His joke referenced his declaration, the first time he saw the home I then shared with my parents, "I think there are crack babies being born around here somewhere!" It took off from there, as such jokes often do, and this week was the first time in years that I'd thought about that particular spin on a house I haven't been inside of in a very long time. It was a huge, old creaky place not entirely unlike the house seen in Amityville Horror, positioned on a busy street down which all manner of people used to wander.
Those first laughs and the familiarity that followed during our Baltimore reunion made me question again why we'd "stopped being friends" all those years ago. He was a work buddy and for a time we were together so often that colleagues who didn't know us very well thought we were dating. We weren't, but the friendship was very fine indeed, for a while. In the end, of course, it was a collection of factors that sent us off in different directions. Our job descriptions changed and we didn't work in such close proximity as before. Both of us have exceptionally unpredictable attention spans. In our early twenties then, no doubt the distractions of other interesting people - of other intriguing social opportunities - drew us away. And in the manner of some young people, I think we were also careless, at times, with each other's feelings. There was a lot of excitement to be had...we were a lively pair with active imaginations and great curiosities. Sometimes such a combination has a detrimental affect on a friendship.

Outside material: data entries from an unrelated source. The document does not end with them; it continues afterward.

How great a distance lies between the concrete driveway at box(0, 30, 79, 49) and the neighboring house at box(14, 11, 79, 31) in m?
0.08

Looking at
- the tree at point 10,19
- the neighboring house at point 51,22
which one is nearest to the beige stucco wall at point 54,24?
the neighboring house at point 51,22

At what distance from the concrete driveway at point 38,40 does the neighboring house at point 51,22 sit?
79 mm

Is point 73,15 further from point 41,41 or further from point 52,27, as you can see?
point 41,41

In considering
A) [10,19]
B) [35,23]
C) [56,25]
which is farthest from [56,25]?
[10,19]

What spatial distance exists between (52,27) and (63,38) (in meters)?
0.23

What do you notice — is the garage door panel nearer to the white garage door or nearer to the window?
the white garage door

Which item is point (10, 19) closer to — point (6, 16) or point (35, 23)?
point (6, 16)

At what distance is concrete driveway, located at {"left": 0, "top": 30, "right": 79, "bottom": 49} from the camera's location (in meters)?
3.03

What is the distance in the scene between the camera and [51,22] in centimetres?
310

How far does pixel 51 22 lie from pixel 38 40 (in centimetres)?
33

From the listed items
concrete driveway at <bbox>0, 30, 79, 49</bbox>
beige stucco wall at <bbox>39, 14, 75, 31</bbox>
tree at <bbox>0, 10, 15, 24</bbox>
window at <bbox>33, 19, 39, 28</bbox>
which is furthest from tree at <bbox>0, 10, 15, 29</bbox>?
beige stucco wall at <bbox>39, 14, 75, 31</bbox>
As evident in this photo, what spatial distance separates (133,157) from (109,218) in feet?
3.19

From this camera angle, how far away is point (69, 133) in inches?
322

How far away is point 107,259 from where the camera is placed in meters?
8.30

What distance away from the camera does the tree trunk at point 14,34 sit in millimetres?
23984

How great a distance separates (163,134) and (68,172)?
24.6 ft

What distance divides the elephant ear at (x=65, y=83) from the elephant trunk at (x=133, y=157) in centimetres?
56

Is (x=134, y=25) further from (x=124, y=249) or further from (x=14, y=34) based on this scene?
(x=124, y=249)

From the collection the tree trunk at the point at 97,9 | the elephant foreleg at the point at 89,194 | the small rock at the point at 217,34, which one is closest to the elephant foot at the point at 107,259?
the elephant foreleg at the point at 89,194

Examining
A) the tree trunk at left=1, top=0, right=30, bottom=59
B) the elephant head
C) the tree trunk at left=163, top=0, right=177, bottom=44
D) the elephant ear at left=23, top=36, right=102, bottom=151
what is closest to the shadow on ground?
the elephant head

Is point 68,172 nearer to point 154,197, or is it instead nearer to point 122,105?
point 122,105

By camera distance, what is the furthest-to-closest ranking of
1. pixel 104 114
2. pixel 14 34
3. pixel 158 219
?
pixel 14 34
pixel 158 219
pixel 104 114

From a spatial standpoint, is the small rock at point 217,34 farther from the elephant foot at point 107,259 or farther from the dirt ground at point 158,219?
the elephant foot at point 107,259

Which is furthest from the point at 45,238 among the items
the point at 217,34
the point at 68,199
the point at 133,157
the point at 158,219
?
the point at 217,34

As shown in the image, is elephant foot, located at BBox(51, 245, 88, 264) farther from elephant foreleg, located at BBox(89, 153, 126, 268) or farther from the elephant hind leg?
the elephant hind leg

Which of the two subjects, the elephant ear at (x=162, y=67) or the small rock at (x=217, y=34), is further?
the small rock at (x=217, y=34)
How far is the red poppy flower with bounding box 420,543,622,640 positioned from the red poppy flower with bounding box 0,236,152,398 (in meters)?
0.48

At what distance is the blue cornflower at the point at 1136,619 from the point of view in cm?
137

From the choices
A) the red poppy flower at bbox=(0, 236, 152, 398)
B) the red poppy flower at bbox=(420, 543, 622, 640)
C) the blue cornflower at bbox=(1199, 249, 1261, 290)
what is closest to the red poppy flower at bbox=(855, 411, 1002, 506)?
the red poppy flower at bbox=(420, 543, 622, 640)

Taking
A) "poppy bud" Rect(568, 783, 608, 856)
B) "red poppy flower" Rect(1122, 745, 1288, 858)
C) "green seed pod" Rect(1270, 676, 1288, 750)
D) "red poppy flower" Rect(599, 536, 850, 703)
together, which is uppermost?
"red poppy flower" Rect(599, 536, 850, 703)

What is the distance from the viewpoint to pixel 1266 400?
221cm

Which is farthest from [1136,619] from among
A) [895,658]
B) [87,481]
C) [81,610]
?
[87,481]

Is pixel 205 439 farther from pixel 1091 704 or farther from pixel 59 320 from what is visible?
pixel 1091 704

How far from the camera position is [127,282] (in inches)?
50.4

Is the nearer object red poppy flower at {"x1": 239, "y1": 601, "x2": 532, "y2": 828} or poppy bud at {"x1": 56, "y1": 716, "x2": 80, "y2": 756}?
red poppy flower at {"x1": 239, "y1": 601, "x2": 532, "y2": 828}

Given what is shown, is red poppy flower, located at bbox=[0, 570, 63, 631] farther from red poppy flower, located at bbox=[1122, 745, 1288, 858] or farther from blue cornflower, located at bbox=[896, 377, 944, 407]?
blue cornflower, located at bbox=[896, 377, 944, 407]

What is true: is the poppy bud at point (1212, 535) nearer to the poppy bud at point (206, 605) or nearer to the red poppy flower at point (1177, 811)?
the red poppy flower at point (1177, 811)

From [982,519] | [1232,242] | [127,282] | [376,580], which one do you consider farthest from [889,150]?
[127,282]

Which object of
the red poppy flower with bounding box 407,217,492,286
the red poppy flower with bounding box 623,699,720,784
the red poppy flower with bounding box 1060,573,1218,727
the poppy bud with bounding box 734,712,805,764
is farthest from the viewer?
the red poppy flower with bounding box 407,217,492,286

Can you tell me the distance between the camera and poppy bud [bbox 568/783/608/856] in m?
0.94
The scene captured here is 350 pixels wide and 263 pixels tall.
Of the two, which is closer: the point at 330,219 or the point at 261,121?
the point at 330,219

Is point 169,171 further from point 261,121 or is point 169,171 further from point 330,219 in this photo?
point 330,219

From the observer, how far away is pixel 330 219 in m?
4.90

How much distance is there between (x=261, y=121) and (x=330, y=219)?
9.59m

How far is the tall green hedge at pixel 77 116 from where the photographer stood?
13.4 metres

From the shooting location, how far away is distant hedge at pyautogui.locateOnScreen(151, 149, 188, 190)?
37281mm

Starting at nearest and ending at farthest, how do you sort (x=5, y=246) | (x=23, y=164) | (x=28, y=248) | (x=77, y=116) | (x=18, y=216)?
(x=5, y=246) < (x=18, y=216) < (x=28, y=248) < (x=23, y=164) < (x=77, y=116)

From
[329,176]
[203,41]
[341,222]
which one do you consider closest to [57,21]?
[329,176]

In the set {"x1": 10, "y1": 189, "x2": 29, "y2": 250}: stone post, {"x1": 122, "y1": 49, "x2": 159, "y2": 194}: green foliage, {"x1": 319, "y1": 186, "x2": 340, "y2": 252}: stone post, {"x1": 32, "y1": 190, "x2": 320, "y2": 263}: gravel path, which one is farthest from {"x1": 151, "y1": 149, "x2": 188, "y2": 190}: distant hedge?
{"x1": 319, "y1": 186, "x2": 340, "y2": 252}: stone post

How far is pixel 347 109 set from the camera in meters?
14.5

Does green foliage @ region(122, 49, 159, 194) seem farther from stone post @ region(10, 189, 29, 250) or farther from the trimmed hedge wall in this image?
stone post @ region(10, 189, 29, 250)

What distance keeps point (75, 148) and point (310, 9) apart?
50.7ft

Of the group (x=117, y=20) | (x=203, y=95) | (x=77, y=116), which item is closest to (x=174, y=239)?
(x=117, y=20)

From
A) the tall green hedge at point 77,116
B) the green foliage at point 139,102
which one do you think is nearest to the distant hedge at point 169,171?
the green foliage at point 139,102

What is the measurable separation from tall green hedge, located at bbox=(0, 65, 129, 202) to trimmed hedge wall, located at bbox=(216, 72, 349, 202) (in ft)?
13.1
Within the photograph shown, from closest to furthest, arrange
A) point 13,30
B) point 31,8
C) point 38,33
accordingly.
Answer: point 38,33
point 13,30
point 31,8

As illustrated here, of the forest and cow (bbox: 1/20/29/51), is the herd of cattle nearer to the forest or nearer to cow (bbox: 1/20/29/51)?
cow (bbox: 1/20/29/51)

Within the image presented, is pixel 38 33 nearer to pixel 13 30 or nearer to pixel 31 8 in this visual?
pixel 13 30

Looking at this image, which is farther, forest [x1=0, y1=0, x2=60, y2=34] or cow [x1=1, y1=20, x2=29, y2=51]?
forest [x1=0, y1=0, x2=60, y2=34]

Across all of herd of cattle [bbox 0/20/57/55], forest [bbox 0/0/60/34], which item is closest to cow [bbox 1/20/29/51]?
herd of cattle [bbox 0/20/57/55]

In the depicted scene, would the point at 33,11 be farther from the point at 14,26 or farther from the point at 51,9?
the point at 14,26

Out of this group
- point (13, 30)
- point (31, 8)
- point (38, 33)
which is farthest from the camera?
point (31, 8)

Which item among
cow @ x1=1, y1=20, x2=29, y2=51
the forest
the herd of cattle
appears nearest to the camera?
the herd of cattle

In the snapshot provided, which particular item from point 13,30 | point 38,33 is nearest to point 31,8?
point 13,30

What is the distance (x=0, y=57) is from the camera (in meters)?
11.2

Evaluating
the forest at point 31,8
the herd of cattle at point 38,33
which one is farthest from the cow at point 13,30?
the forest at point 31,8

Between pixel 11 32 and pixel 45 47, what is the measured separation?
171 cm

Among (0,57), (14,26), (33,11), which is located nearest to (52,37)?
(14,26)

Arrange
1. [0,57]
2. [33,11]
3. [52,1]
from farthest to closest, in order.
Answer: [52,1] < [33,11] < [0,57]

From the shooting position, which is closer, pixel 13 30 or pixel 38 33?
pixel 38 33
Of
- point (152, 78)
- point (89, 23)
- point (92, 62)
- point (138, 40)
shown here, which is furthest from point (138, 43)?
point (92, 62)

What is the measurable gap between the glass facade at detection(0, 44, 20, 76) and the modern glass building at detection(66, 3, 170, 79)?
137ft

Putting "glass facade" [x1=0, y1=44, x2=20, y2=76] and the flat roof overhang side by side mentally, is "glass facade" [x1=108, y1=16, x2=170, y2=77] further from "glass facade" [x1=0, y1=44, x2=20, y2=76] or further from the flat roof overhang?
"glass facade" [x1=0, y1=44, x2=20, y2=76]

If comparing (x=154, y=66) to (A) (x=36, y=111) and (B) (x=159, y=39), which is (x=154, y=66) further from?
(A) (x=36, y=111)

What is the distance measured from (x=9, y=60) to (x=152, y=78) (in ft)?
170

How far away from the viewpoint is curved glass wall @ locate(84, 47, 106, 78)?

There's something else, though. It's been years since my first realization that we can't remain close to every single person we ever cared about. Not if we're going to maintain any semblance of balance and rhythm and be contributing members of society. And much as the warm fuzzies envelop us when we reconnect with long, lost pals, we can't go back, either. Which, I suppose, is another good reason for living life fully, in the moment, and letting it be what it is. No matter what comes later.
Here's the thing, though. A while later, when the conversation had turned to writers the three of us find important, and publications that reflect our common ideals, it occurred to me that we've both grown in directions that are in ways quite similar. It's possible we had more in common when our friendship began than we could have known. I certainly don't recall having many such conversations back then as we sped through drama after drama, whipping along in this whirlwind of social flurry that involved other friends we've both moved on from, and roadtrips and dancing and parties. Then, neither of us had completed college degrees yet. Then, we were barely starting to explore the ideas that would propel us into the adults we were becoming. Now we've both calmed a bit, each understanding a bit more about ourselves and what that even means. It was among the most enjoyable evenings I've spent in a long time.
When he left, he said, "I'll visit you in Greensboro." I know at the time he meant it as I did when I responded that I hoped he would. I still hope he will. But this morning when I'm contemplating the nature of friendships, I know it'll be just fine either way. Because he's returned to his full life in DC and I've returned to a town in which another friend called me on my way home to say, "Will you help me entertain my Guatemalan guests next Friday night? You're the best co-host I can think of!" and another drove with me to my storage building yesterday and helped me unload all that festival booth "stuff," even though there are far more interesting ways to entertain one's self on a Friday afternoon, and yet another shared her excitement two nights ago, in letting me be among the first to see the new direction one of her artistic outlets is pointing her. And so many others I didn't know 12 years ago continue to bring such layers of value to my current life.
Whether or not Sean and I schedule personal visits, this time together catching up on the events of more than a decade left me with something I also value. The knowledge that this friendship, reopened with the help of an Internet we couldn't have properly imagined back then, still has a solid foundation. Regardless of what form it takes in the future, this morning's reflections tell me what's most important is simply that it still remains. And if you can hold on to the friends who make you laugh, and with whom you can talk for hours, seems to me you've really got something.